Complications and adverse events can be avoided by regular training and meticulous attention and care during use, ensuring safe settings are used and alarms are engaged. There are no set standards or guidelines for the use of jet ventilation, but most departments rely on their own standard operating procedure and experienced staff. The volume of gas delivered is set by three main parameters including the DP, the frequency (f) and inspiratory time (IT), normally set as a percentage. Table 3 gives suggestions for commonly used settings.
Table 3
Parameter | High-frequency jet ventilation | Low-frequency jet ventilation |
---|---|---|
Frequency (f) | 100–140 | 4–12 |
Driving pressure (bar) | 0.2–3 | 0.2–1.8 |
Inspiratory time (%) | 0.3–0.4 | 0.3–0.4 |
Pause pressure, mbar | 5–10 | 5–10 |
Peak inspiratory pressure, mbar | 15 | 15 |
To ensure safe use and avoid the occurrence of barotrauma, alarms should be set for the pause pressure and peak inspiratory pressure. The pause pressure is measured at the distal jet ventilation catheter and reflects the mean airway pressure. Once the alarm is engaged any further inspiration is stopped. The fractional-inspired oxygen (FiO2) can also be altered and is commonly reduced to 0.4 during laser surgery. Several automated devices now contain a laser setting which automatically reduces the FiO2 and signals a message when it is safe to use the laser.
Hypercapnia can be overcome by increasing the DP and thus tidal volume and by decreasing the frequency or inspiratory time to increase the exhalatory time. An increase in the frequency without a change of the other parameters may inadvertently lead to hypercapnia. Hypoxia can be managed by increasing the DP, and inspiratory time of FiO2. Supplemental oxygen can be provided via high-flow nasal cannulas (e.g., Optiflow).
Awareness of human factors and communication are paramount for patient safety, especially during shared airway surgery. As highlighted in previous major reviews such as the Fourth National Audit Project in the United Kingdom and Closed Loop Analysis in the United States, failures in communication can lead to complications in airway management (5,29). A single-centre study introduced a jet-ventilation communication protocol including a surgical-led debrief, and staff and equipment checklists and showed that manual jet ventilation can be performed safely even with inexperienced staff (30). This study emphasised the importance of a detailed theatre team discussion before the start of the list, discussing the type of jet ventilation used and the rescue plans available. The recently published human factors guideline for anaesthesia also encourages the use of focused team debriefs encouraging all theatre team members to participate and plan through possible challenges and complications of the planned procedure (31). Consequently, clear team communication and pre-procedural planning are required when using jet ventilation to ensure optimal patient outcomes.

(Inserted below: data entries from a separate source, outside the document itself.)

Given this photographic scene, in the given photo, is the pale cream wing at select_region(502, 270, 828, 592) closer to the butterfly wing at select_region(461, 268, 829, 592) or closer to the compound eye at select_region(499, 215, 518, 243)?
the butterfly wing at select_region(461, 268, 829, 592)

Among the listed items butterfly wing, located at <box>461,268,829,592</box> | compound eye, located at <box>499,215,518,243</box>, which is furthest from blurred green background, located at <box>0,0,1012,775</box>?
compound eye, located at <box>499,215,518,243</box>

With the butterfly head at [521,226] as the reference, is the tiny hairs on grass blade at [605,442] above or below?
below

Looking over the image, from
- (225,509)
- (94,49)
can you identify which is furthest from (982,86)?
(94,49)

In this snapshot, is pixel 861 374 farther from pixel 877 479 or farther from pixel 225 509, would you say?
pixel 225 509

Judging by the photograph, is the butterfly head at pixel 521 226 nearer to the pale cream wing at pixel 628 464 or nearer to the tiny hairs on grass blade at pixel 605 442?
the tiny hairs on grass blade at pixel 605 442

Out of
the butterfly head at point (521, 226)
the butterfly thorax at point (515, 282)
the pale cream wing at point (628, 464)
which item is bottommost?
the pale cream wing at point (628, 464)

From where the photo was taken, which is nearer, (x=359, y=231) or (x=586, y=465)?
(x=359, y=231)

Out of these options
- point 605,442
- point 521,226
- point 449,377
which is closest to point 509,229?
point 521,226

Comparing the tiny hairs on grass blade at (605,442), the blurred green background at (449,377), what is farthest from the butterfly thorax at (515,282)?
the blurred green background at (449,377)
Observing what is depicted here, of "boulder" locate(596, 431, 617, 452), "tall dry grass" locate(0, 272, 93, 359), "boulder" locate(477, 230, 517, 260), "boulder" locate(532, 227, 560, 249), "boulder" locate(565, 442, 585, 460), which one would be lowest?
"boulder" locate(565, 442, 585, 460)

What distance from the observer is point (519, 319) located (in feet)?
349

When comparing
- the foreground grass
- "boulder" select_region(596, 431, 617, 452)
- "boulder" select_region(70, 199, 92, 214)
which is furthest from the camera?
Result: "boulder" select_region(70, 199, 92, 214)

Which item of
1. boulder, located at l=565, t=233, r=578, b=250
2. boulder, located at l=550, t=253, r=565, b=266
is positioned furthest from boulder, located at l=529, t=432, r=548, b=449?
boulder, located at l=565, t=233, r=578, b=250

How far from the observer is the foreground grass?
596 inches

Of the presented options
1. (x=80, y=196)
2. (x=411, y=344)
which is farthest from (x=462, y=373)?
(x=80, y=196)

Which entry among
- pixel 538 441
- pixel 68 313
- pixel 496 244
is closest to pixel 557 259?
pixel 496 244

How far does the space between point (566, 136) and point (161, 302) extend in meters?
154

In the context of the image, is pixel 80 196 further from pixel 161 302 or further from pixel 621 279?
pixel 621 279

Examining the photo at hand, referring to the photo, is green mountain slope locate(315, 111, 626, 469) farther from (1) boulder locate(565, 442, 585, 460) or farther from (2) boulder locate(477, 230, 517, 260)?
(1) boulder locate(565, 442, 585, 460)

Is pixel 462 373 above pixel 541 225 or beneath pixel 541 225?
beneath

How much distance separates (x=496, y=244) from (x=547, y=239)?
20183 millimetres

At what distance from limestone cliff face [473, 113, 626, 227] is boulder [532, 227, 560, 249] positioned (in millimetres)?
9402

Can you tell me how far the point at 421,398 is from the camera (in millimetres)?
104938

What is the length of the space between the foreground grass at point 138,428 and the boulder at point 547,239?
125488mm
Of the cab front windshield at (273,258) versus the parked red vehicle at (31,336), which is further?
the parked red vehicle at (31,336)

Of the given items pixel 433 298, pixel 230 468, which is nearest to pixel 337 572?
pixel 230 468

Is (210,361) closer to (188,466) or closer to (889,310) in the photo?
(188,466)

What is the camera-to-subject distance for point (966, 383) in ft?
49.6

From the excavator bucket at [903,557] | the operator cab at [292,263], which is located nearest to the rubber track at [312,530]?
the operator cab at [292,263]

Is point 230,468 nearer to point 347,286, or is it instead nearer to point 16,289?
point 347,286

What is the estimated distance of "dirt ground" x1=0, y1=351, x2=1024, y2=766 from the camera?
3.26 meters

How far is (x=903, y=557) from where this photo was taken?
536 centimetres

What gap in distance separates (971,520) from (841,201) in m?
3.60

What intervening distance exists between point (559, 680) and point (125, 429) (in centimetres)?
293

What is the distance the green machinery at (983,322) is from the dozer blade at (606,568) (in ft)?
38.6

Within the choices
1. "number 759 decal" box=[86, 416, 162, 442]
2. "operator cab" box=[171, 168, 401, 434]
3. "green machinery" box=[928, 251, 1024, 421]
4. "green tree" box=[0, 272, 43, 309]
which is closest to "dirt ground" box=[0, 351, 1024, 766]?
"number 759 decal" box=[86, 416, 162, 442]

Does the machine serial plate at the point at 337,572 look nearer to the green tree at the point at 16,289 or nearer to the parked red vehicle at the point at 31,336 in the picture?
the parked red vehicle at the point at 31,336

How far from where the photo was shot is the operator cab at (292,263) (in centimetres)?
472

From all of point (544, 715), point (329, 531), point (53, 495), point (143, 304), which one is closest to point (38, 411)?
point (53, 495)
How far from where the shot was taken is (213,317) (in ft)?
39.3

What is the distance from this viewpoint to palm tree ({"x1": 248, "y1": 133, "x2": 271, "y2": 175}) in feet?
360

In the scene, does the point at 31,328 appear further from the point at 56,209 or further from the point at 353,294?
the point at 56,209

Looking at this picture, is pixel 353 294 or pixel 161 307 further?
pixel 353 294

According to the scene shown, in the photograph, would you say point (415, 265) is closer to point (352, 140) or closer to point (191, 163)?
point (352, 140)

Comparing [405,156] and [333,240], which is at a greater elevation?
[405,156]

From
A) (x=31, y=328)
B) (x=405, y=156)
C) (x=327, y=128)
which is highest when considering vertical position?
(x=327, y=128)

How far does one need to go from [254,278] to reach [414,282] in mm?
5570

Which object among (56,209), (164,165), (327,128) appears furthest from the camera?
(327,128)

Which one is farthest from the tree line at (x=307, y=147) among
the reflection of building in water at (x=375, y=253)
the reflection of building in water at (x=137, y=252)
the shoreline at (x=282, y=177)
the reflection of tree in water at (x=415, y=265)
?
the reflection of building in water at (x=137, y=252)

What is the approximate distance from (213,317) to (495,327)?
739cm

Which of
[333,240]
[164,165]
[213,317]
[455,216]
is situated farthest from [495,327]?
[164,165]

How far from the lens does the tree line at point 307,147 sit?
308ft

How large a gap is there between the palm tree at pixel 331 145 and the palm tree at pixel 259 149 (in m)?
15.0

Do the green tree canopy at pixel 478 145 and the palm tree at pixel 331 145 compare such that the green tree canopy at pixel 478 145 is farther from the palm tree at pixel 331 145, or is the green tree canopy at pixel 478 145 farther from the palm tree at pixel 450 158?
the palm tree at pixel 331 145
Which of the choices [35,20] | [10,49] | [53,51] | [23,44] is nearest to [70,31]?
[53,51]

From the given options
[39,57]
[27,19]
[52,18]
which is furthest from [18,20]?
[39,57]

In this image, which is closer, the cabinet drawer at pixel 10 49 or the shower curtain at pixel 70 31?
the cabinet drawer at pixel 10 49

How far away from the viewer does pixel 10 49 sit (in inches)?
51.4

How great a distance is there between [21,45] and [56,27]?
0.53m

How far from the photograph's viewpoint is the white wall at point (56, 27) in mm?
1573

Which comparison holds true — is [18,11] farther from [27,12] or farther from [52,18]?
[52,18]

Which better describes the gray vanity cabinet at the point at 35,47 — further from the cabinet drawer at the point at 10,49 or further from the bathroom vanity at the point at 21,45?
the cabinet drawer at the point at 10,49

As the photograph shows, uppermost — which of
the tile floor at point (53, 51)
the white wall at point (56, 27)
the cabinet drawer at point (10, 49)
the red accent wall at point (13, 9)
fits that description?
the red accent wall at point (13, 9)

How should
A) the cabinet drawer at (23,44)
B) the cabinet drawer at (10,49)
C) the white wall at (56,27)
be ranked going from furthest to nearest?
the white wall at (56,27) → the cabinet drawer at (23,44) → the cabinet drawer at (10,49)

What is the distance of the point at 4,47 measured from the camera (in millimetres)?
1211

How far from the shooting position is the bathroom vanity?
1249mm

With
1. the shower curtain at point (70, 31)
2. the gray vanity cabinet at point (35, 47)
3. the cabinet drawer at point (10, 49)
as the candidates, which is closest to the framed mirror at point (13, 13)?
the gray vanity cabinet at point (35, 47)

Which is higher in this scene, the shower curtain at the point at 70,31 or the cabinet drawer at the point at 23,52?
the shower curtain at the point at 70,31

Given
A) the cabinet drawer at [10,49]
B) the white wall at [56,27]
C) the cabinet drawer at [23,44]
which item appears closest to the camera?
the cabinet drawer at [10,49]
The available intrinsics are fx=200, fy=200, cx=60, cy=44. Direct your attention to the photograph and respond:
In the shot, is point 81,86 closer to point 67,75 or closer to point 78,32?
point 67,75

Further applications of vet ventilation
In recent years, the use of jet ventilation in head and neck surgery and intensive care has expanded to other specialities including hepatobiliary surgery, cardiac interventions, thoracic surgery, and extracorporeal lithotripsy for urological procedures. The use of HFJV was described in percutaneous radiofrequency ablation of liver tumours due to its ability to reduce ventilation-related liver movement. Thermal ablation is used as a curative therapy for liver tumours and precise use of the ablation device is key. A case report by Biro et al. reports the use of a subglottic HFJV via a disconnected ETT using a DP of 1.8 bar and a frequency of 150 cycles/min. Spiral computed tomography (CT) images were taken before and post-HFJV and showed a clear reduction in the cranio-caudal swinging of the liver from 20 to 5 mm (32).
A case series using a 3D marker shield and CT imaging to analyse the ventilation-associated movement for patients undergoing stereotactic liver ablation under general anaesthesia showed similar results. In the mentioned case, the jet catheter was placed through an ETT which was left open to air to allow the escape of gases (33). However, an ETT adapter such as the ‘LifePort’ by Bunnell allows for easy switching between conventional and jet ventilation, as its triple port system allows for jet injection and pressure monitoring. Similarly, the Evone ventilator (Ventinova Medical B.V., Eindhoven, The Netherlands) in Figure 6 allows for multifunction ventilation, allowing not only ventilation via an ETT or Trilumen tube by controlling inspiration and expiration flow from a set PEEP to a set peak pressure and vice versa (34) but also HFJV when an open airway is present.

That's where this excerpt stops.